A lot of basic stocks and sauces are available in dehydrated forms, which prevents chefs from using age old methods which are time consuming and consume a lot of energy in terms of electricity and CNG. These food preparations help in providing guests with their requirements, especially for certain products which may not be available uniformly throughout the globe due to demographic limitations. Also, they can be kept longer than fresh foods and are easily available throughout the year. The savings can be direct in terms of material costs or indirect like reduction of cooking time, storage space, wastage, power costs etc.
The importance of convenience foods in countries like India can be gauged from the fact that after China, India is the second largest producer of food ingredients. The food processing industry is one of the largest industries in India, the market for semi-processed or cooked and ready to eat foods was around INR82.9 billion in 2004-05 and is rising rapidly with growth rate of 20 percent. It has the potential of growing at the rate of over 10 percent every year, according to a survey conducted by Associated Chambers of Commerce and Industry of India (ASSOCHAM).

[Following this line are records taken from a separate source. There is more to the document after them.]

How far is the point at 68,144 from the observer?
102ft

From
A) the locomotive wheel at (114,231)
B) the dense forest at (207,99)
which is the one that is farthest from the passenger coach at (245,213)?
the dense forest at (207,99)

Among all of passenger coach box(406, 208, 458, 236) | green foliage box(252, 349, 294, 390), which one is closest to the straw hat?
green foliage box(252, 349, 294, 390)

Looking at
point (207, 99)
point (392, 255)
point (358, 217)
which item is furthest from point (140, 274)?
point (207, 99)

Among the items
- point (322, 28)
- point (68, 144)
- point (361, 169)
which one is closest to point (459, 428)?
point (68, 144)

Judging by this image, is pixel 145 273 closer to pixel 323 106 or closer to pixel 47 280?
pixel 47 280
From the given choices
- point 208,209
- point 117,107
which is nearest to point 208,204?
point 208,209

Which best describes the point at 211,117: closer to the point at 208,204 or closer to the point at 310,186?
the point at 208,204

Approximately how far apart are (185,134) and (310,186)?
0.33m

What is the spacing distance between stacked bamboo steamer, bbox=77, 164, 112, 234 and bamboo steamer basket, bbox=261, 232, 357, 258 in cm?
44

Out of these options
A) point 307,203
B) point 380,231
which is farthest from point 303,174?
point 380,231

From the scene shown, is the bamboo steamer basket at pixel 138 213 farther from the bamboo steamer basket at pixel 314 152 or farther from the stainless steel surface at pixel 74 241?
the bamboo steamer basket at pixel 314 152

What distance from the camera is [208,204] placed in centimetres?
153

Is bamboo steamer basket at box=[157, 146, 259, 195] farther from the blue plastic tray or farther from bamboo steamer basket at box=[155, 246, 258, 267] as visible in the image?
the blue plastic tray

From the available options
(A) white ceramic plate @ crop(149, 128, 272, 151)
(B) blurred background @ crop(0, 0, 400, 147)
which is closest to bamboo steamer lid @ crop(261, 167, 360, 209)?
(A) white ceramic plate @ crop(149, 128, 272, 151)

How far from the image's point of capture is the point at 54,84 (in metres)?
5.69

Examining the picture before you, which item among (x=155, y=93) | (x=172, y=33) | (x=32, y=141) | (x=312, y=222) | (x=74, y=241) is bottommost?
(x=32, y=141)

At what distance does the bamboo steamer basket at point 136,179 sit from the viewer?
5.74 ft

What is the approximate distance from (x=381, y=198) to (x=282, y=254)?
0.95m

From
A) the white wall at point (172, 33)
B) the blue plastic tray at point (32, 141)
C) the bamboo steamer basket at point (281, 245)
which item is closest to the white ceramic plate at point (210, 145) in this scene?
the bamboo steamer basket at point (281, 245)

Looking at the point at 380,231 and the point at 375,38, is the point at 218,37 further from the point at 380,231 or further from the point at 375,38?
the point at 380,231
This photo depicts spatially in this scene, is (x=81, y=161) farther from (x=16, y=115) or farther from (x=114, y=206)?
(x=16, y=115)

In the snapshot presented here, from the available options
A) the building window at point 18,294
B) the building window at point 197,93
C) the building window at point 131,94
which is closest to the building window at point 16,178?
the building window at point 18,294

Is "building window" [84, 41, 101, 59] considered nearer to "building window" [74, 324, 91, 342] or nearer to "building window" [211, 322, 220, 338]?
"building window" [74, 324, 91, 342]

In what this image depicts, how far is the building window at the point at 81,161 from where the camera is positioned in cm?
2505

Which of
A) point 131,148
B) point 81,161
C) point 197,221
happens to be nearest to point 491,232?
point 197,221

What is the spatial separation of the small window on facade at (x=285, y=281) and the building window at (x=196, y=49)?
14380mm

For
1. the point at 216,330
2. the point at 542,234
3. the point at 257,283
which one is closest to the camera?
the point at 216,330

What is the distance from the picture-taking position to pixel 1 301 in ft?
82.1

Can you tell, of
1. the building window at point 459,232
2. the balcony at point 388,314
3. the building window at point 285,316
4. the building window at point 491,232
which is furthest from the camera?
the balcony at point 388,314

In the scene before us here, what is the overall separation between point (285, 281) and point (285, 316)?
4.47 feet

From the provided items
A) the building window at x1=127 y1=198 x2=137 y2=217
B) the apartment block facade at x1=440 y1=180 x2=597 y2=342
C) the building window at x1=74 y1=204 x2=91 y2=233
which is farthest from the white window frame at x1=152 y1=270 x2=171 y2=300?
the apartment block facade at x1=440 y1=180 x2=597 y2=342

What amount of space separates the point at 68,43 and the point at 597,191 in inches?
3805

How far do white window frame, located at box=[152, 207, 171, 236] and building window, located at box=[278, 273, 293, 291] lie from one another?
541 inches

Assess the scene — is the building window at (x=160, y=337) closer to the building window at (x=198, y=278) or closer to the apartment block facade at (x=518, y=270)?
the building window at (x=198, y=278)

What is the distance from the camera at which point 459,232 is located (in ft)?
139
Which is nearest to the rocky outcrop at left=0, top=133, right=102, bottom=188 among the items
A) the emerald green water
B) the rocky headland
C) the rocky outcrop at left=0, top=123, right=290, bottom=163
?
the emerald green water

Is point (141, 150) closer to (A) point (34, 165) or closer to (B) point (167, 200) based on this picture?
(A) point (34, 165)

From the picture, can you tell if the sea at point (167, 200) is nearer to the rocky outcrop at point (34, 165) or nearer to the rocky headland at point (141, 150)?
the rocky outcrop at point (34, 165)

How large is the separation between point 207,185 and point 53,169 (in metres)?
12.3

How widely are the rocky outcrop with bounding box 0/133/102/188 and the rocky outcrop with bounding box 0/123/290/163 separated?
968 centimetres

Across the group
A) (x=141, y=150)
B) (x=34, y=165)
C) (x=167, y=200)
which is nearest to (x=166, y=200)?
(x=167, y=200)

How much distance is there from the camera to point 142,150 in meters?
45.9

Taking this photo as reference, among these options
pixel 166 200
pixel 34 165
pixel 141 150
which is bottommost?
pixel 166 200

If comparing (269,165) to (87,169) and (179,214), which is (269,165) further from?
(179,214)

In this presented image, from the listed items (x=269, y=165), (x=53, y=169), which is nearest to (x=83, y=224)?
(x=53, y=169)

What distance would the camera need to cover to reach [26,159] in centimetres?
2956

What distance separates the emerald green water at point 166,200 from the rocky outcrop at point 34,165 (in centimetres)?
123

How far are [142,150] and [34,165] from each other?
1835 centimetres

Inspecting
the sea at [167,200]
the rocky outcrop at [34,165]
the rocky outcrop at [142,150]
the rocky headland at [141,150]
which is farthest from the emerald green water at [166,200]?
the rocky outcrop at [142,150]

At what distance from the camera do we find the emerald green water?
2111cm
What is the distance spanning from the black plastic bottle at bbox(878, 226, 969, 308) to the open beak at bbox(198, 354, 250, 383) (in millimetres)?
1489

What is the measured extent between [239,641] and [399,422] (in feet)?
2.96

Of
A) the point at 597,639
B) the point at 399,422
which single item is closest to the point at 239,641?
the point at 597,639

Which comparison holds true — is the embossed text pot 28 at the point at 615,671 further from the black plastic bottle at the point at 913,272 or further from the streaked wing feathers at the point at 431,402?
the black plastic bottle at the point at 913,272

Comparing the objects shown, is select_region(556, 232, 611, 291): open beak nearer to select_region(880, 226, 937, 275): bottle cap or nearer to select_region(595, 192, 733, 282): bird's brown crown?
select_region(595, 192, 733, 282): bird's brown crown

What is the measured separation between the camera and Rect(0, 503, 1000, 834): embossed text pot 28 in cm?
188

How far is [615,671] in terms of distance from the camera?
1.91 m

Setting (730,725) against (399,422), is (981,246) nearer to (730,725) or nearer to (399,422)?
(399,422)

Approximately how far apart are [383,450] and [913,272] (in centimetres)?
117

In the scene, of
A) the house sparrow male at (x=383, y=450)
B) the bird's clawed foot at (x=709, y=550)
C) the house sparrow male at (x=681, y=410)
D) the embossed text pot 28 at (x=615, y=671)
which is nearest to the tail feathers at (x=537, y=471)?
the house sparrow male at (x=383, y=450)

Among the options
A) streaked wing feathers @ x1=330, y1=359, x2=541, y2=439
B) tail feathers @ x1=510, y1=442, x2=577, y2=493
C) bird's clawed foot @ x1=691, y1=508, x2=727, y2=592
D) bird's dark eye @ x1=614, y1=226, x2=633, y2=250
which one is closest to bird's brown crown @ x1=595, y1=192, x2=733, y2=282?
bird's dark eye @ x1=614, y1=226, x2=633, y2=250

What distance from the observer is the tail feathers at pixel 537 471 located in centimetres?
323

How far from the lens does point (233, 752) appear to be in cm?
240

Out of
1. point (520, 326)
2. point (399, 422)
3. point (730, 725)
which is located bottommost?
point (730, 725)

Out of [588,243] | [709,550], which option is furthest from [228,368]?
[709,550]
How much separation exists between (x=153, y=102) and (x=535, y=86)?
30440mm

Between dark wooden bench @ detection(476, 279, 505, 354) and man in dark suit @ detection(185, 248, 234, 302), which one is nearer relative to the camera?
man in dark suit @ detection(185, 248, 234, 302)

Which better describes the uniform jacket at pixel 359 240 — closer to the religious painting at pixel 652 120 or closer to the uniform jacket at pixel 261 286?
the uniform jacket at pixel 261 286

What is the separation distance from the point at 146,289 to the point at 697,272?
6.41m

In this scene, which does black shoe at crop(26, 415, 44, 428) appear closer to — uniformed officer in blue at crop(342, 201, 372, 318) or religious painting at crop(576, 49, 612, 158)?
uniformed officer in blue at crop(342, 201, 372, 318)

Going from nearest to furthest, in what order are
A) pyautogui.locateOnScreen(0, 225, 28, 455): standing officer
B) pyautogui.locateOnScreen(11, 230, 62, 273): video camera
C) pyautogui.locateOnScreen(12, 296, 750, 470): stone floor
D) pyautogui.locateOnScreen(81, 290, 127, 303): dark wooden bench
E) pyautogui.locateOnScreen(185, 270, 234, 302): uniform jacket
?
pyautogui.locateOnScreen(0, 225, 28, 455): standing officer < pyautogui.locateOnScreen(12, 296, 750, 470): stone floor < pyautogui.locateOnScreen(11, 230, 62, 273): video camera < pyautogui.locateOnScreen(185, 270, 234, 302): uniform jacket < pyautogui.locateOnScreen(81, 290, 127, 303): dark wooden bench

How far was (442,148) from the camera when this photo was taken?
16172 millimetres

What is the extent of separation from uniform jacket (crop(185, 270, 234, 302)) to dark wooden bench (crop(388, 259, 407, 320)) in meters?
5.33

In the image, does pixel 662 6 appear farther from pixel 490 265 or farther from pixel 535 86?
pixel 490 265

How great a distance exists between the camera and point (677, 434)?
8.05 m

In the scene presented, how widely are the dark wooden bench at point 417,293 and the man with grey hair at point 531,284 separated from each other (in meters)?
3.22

The survey indicates annual growth of about 40-60 percent between 2011and end of 2015.The Indian Packaged Food industry is likely to touch $30 billion by 2015 from the current level of $15 billion including snack foods, ready to eat foods, healthy and functional foods.
The total processed food market size this year is RS1500 crore, out of which RTC foods capture RS1275 crore and RTE captureRS225crore of the market. At an annual growth rate of 25-30 percent estimated by Tata Strategic Management Group for the next coming five years, the RTE market impact will reach RS 3500 crore by2018.
Manufacturers need to introduce great varieties in their menu and there is a need to expand their reach to small metros and cities of national and international importance. Thus looking at opportunities and challenges which the hospitality sector offers to manufactures of this food sector, it can be said that the future is very promising for both the ‘RTE & RTC’ as well as hospitality sector, where they understand the dynamic of each other and make use of them to their best advantage.